In our present retrospective study, we used propensity score matching of the two groups based on endobronchial lesion location and clinical nodal stage for the valid comparison of two different groups and elimination of possible bias. By using this method, we concluded that comparable operative results could be achieved by VATS anatomical pulmonary resection and conventional thoracotomy. The occurrence of postoperative complications was not different between the two groups. Furthermore, the hospital stay and chest tube indwelling duration were significantly shorter in the VATS group, which could contribute to not only lowering the cost, but also allow patients to resume social activity earlier.
This study has some limitations of note. Although we used propensity matching analysis, our results should be interpreted cautiously because of the existence of selection bias due to the retrospective nature of the investigation. In addition, this study focused only on evaluating the clinical feasibility of VATS anatomical pulmonary resection in patients with central lung cancer. Other variables that can influence the patient survival or disease recurrence, such as preoperative pulmonary function, underlying co-morbidity, and postoperative adjuvant therapy, were not considered for matching. Even though the 3-year OS and RFS of our VATS group were comparable to those of the thoracotomy group in our study, these results should not be considered as only being affected by the different surgical methods. Moreover, because of the relatively short follow-up duration of 3 years, it is difficult to conclude that OS and RFS after VATS resection were truly comparable to those of the thoracotomy group. Nonetheless, the similar loco-regional failure after VATS resection compared with thoracotomy surgery has not called into question its validity as an oncological operation.

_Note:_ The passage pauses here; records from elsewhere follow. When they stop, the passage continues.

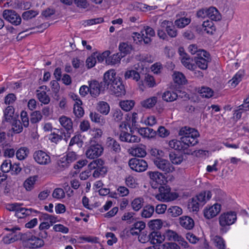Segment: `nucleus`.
<instances>
[{
    "instance_id": "nucleus-7",
    "label": "nucleus",
    "mask_w": 249,
    "mask_h": 249,
    "mask_svg": "<svg viewBox=\"0 0 249 249\" xmlns=\"http://www.w3.org/2000/svg\"><path fill=\"white\" fill-rule=\"evenodd\" d=\"M153 162L157 168L165 174L172 172L175 170L174 167L166 160L156 157L153 159Z\"/></svg>"
},
{
    "instance_id": "nucleus-46",
    "label": "nucleus",
    "mask_w": 249,
    "mask_h": 249,
    "mask_svg": "<svg viewBox=\"0 0 249 249\" xmlns=\"http://www.w3.org/2000/svg\"><path fill=\"white\" fill-rule=\"evenodd\" d=\"M107 172V168L104 164L99 166V167L94 171L92 176L94 178H98L100 176H104Z\"/></svg>"
},
{
    "instance_id": "nucleus-47",
    "label": "nucleus",
    "mask_w": 249,
    "mask_h": 249,
    "mask_svg": "<svg viewBox=\"0 0 249 249\" xmlns=\"http://www.w3.org/2000/svg\"><path fill=\"white\" fill-rule=\"evenodd\" d=\"M135 102L133 100L122 101L120 102V106L125 111L130 110L134 107Z\"/></svg>"
},
{
    "instance_id": "nucleus-53",
    "label": "nucleus",
    "mask_w": 249,
    "mask_h": 249,
    "mask_svg": "<svg viewBox=\"0 0 249 249\" xmlns=\"http://www.w3.org/2000/svg\"><path fill=\"white\" fill-rule=\"evenodd\" d=\"M10 123L12 124V129L14 133L18 134L22 132L23 130L22 125L21 123L18 118L14 120Z\"/></svg>"
},
{
    "instance_id": "nucleus-42",
    "label": "nucleus",
    "mask_w": 249,
    "mask_h": 249,
    "mask_svg": "<svg viewBox=\"0 0 249 249\" xmlns=\"http://www.w3.org/2000/svg\"><path fill=\"white\" fill-rule=\"evenodd\" d=\"M173 77L174 82L178 85H183L186 82V79L185 76L181 72H174L173 75Z\"/></svg>"
},
{
    "instance_id": "nucleus-43",
    "label": "nucleus",
    "mask_w": 249,
    "mask_h": 249,
    "mask_svg": "<svg viewBox=\"0 0 249 249\" xmlns=\"http://www.w3.org/2000/svg\"><path fill=\"white\" fill-rule=\"evenodd\" d=\"M148 226L150 229L157 231L162 227V222L160 219H154L148 222Z\"/></svg>"
},
{
    "instance_id": "nucleus-60",
    "label": "nucleus",
    "mask_w": 249,
    "mask_h": 249,
    "mask_svg": "<svg viewBox=\"0 0 249 249\" xmlns=\"http://www.w3.org/2000/svg\"><path fill=\"white\" fill-rule=\"evenodd\" d=\"M242 77V74L238 72L237 73L234 77L231 79L229 83H231V86L234 88L241 81Z\"/></svg>"
},
{
    "instance_id": "nucleus-32",
    "label": "nucleus",
    "mask_w": 249,
    "mask_h": 249,
    "mask_svg": "<svg viewBox=\"0 0 249 249\" xmlns=\"http://www.w3.org/2000/svg\"><path fill=\"white\" fill-rule=\"evenodd\" d=\"M82 105V102L81 100H78L77 103L74 104L73 112L77 118H81L84 115V110L81 107Z\"/></svg>"
},
{
    "instance_id": "nucleus-48",
    "label": "nucleus",
    "mask_w": 249,
    "mask_h": 249,
    "mask_svg": "<svg viewBox=\"0 0 249 249\" xmlns=\"http://www.w3.org/2000/svg\"><path fill=\"white\" fill-rule=\"evenodd\" d=\"M199 93L203 97L210 98L213 94V91L209 87H203L199 90Z\"/></svg>"
},
{
    "instance_id": "nucleus-57",
    "label": "nucleus",
    "mask_w": 249,
    "mask_h": 249,
    "mask_svg": "<svg viewBox=\"0 0 249 249\" xmlns=\"http://www.w3.org/2000/svg\"><path fill=\"white\" fill-rule=\"evenodd\" d=\"M169 158L171 162L175 164H179L183 160V157L182 156H178L172 152H171L169 154Z\"/></svg>"
},
{
    "instance_id": "nucleus-40",
    "label": "nucleus",
    "mask_w": 249,
    "mask_h": 249,
    "mask_svg": "<svg viewBox=\"0 0 249 249\" xmlns=\"http://www.w3.org/2000/svg\"><path fill=\"white\" fill-rule=\"evenodd\" d=\"M204 30L209 34H213V32L215 31V27L212 20H207L203 22L202 24Z\"/></svg>"
},
{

In conclusion, we here demonstrate that VATS anatomical pulmonary resection is safe and feasible for central lung cancer, providing a low operative mortality and favorable outcomes in selected patients. Because of the short follow-up period, further case studies with long-term outcome data are necessary to verify our conclusions.
Conflicts of Interest: The authors have no conflicts of interest to declare.